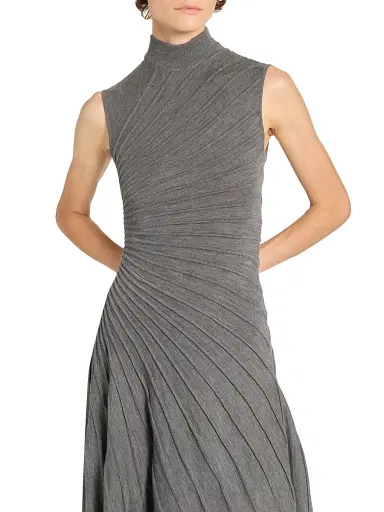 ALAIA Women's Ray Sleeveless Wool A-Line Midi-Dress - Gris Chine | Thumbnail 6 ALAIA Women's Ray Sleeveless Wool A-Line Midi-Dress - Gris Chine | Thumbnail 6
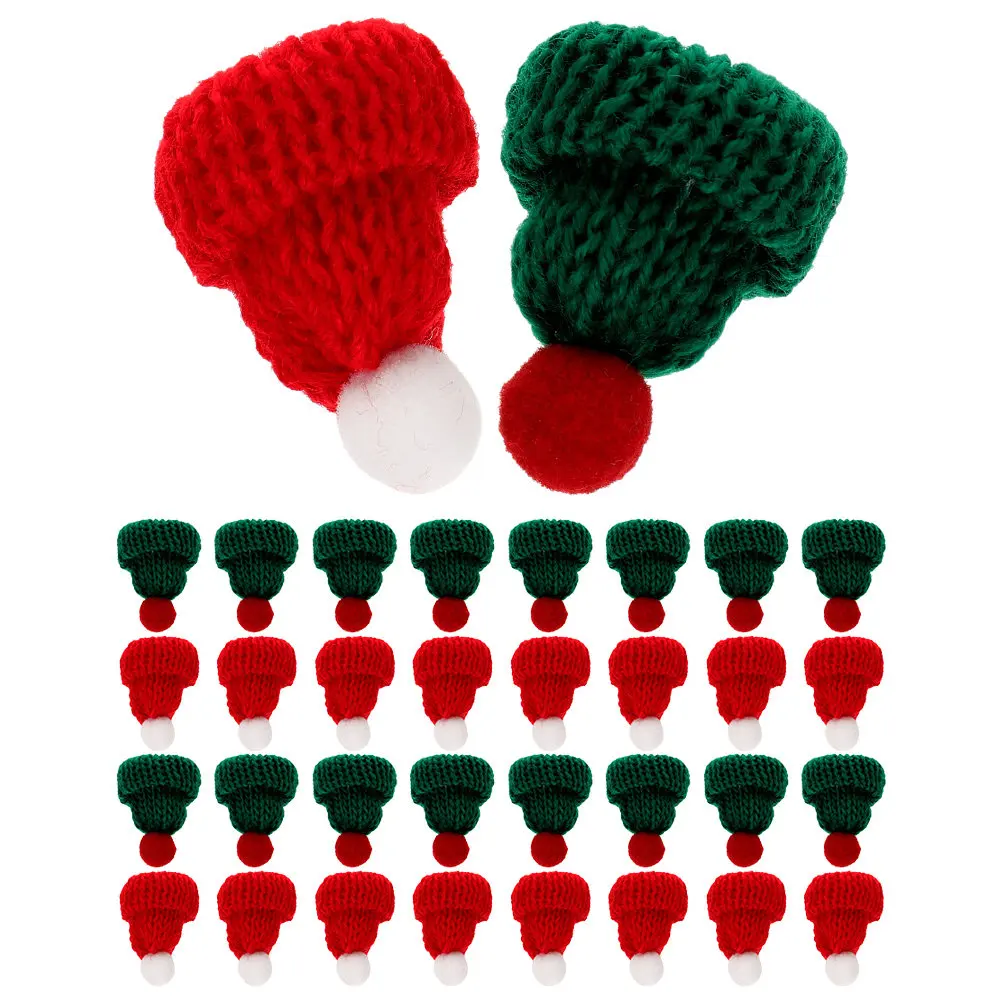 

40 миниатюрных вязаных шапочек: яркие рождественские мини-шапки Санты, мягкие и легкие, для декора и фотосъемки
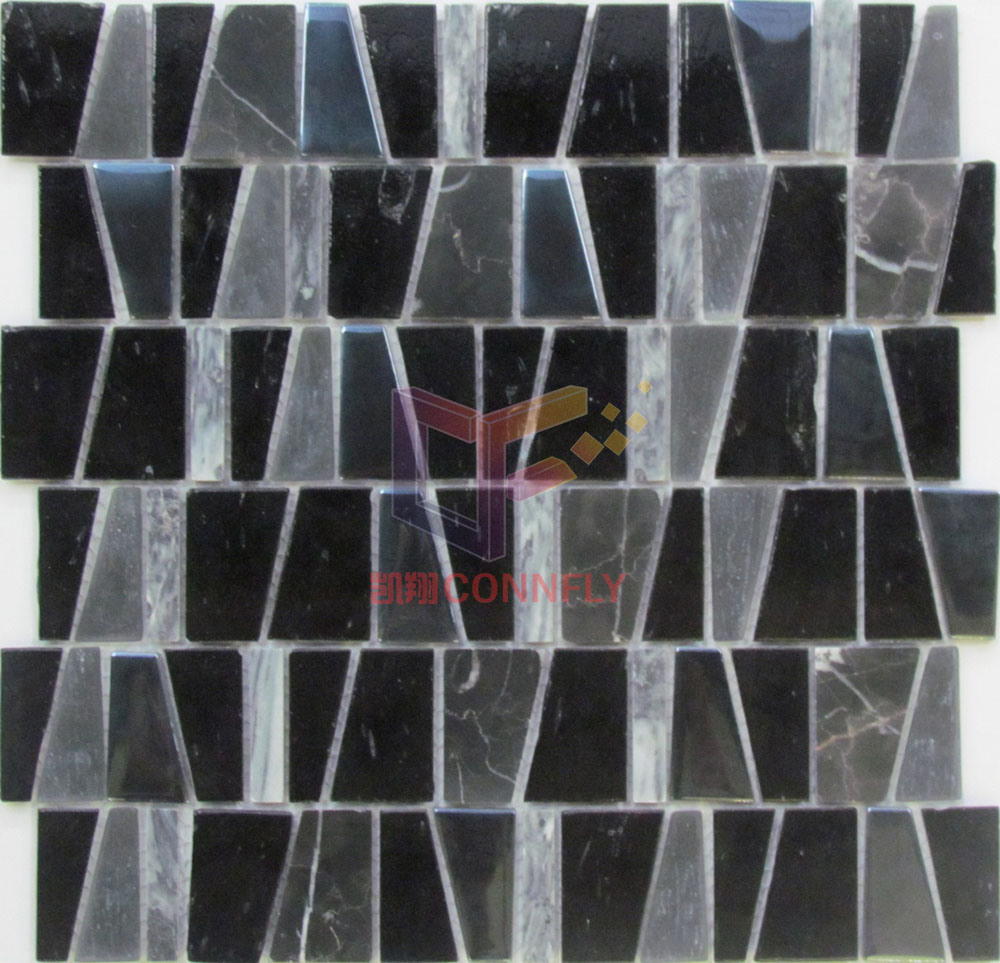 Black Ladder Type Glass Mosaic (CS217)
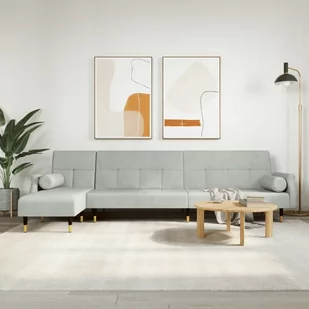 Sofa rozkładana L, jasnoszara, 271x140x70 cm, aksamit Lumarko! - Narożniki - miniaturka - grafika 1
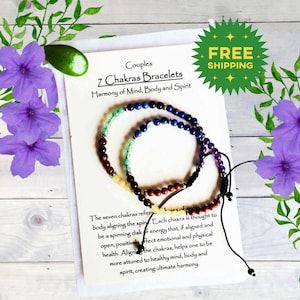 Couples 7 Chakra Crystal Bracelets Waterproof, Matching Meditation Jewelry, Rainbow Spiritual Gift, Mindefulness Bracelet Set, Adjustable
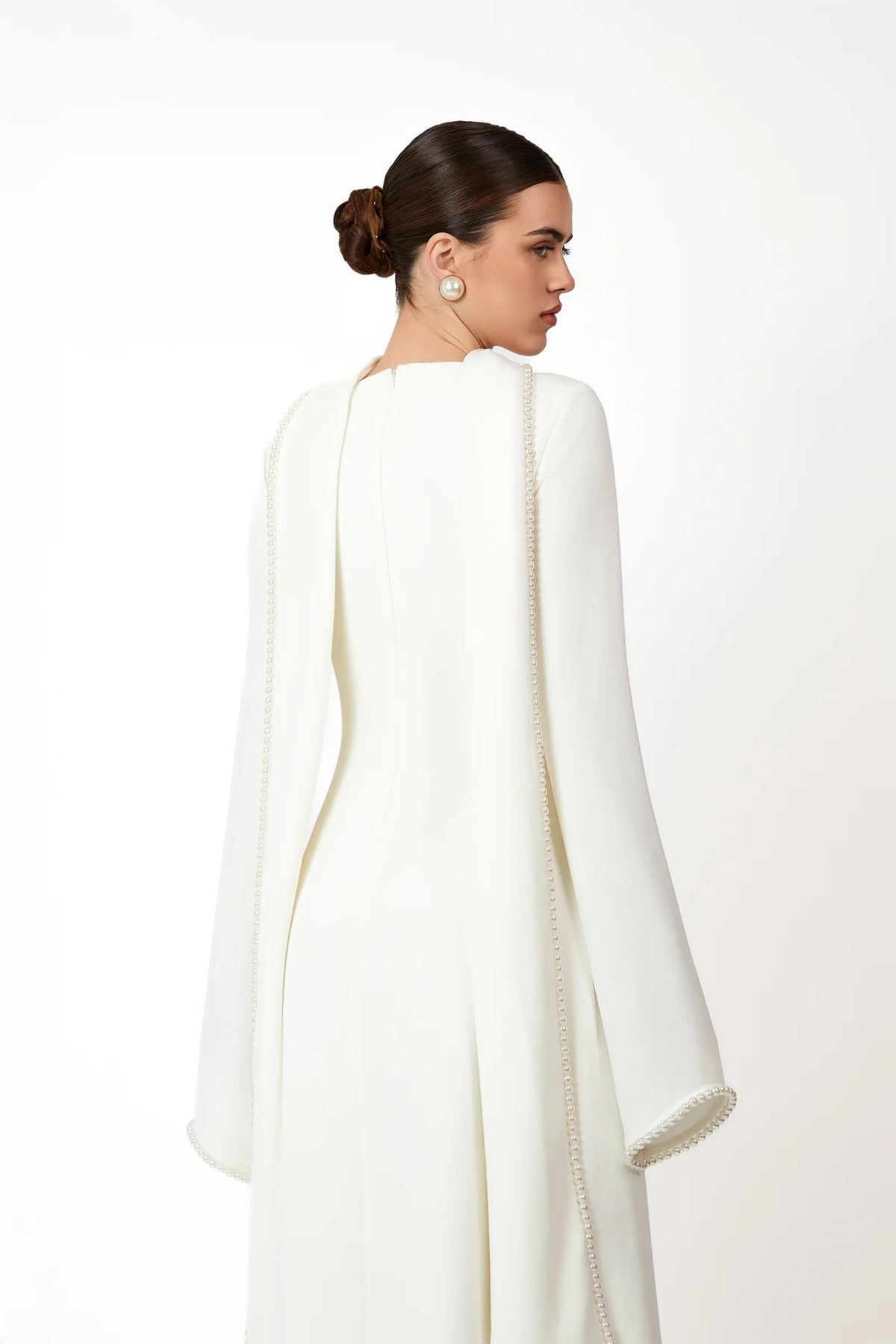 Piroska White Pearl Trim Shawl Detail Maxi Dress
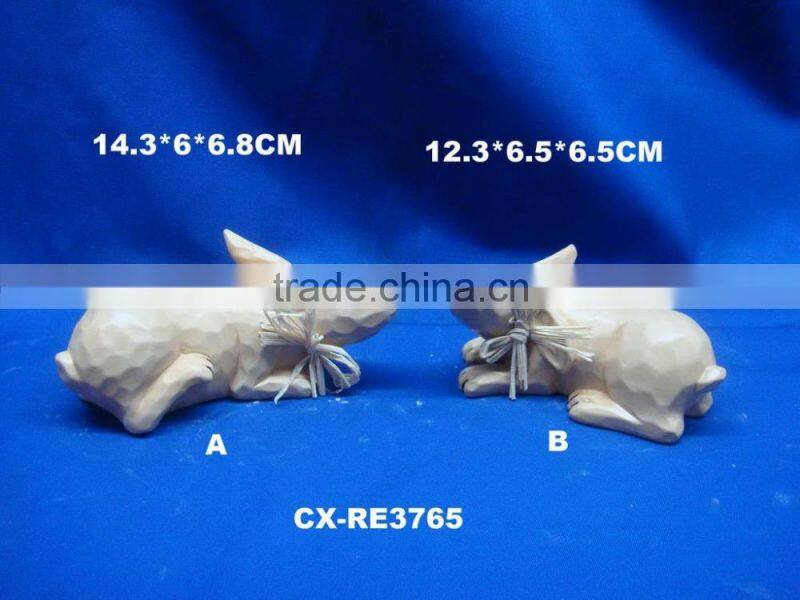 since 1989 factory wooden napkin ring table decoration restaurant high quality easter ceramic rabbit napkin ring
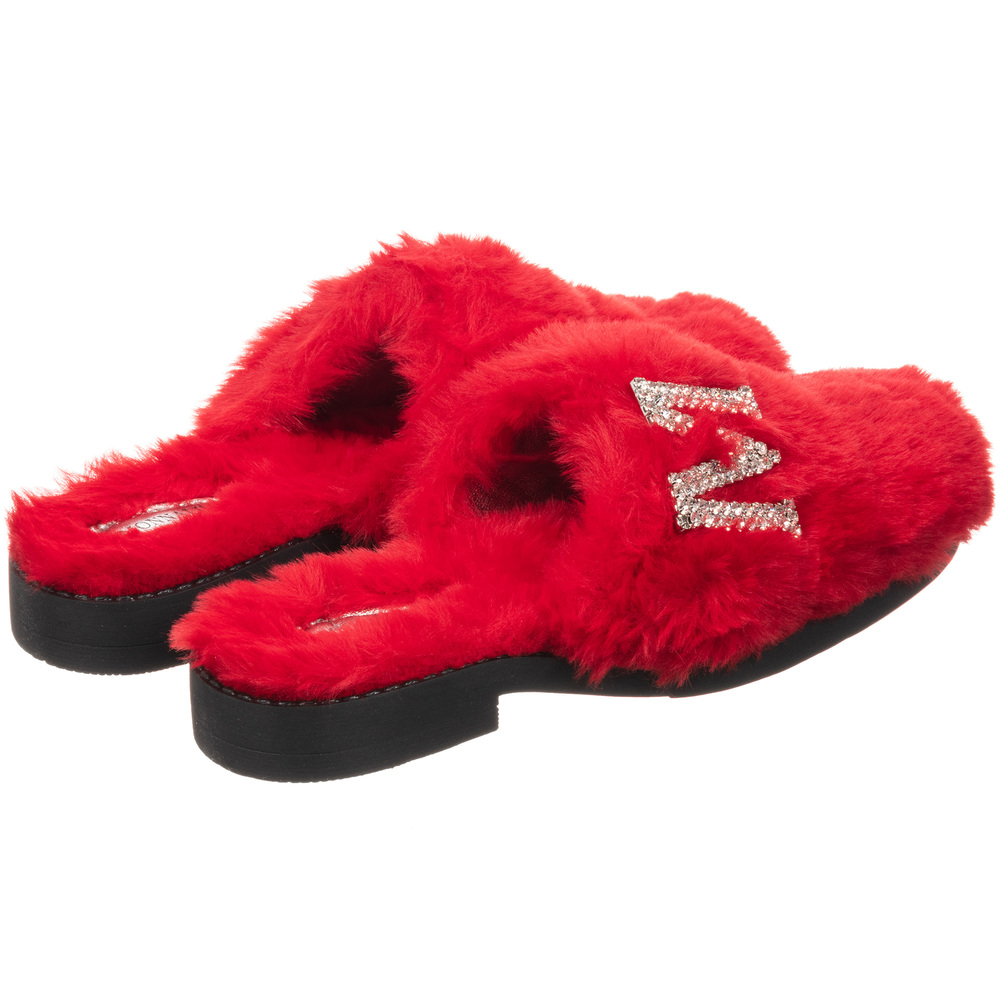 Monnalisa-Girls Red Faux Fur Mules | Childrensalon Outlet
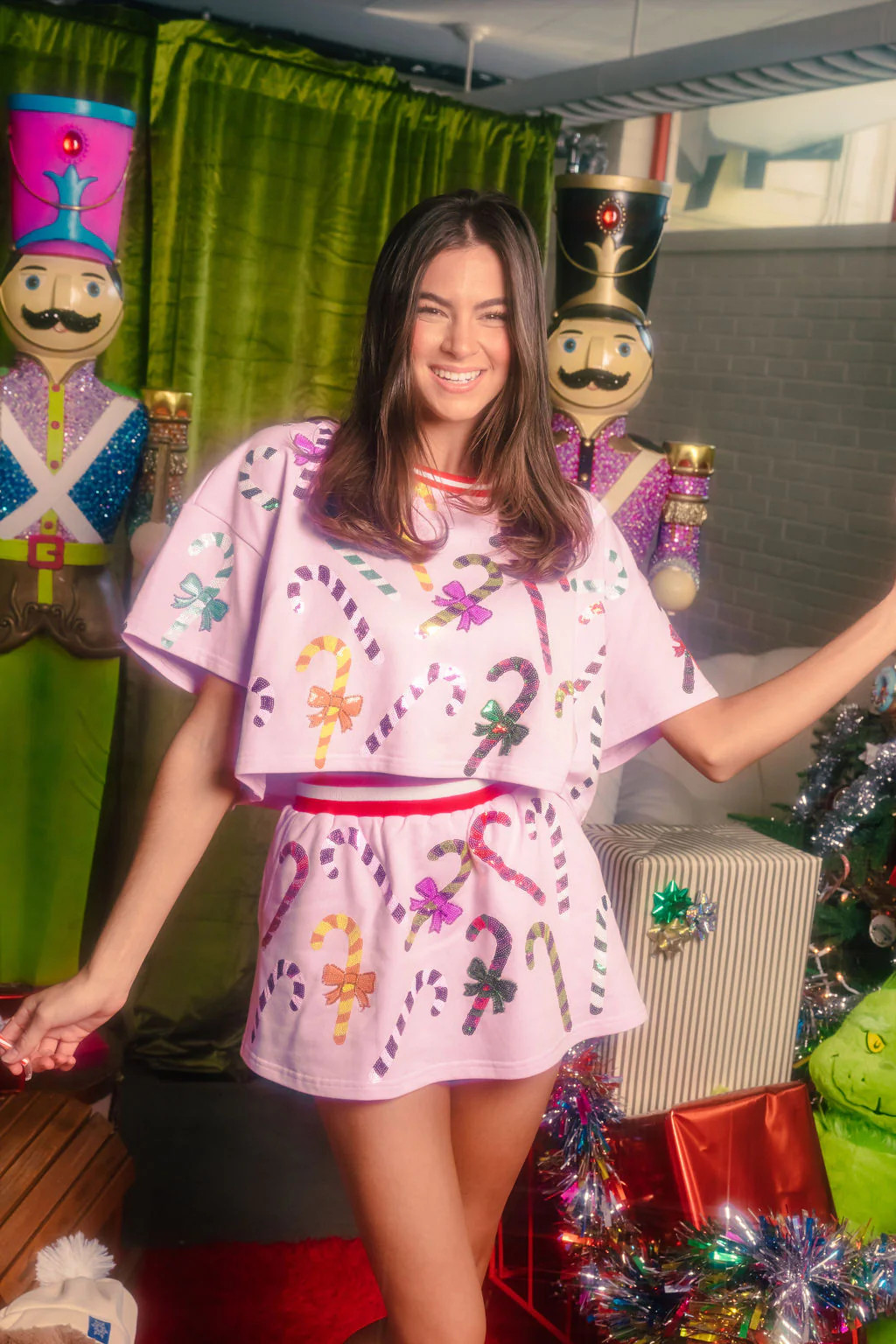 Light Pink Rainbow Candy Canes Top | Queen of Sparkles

-*-

Exercise brief: Take the entries above and set them down exactly, minus the pictures.

Solution to this exercise:
 ALAIA Women's Ray Sleeveless Wool A-Line Midi-Dress - Gris Chine | Thumbnail 6 ALAIA Women's Ray Sleeveless Wool A-Line Midi-Dress - Gris Chine | Thumbnail 6

40 миниатюрных вязаных шапочек: яркие рождественские мини-шапки Санты, мягкие и легкие, для декора и фотосъемки
 Black Ladder Type Glass Mosaic (CS217)
 Sofa rozkładana L, jasnoszara, 271x140x70 cm, aksamit Lumarko! - Narożniki - miniaturka - grafika 1
 Couples 7 Chakra Crystal Bracelets Waterproof, Matching Meditation Jewelry, Rainbow Spiritual Gift, Mindefulness Bracelet Set, Adjustable
 Piroska White Pearl Trim Shawl Detail Maxi Dress
 since 1989 factory wooden napkin ring table decoration restaurant high quality easter ceramic rabbit napkin ring
 Monnalisa-Girls Red Faux Fur Mules | Childrensalon Outlet
 Light Pink Rainbow Candy Canes Top | Queen of Sparkles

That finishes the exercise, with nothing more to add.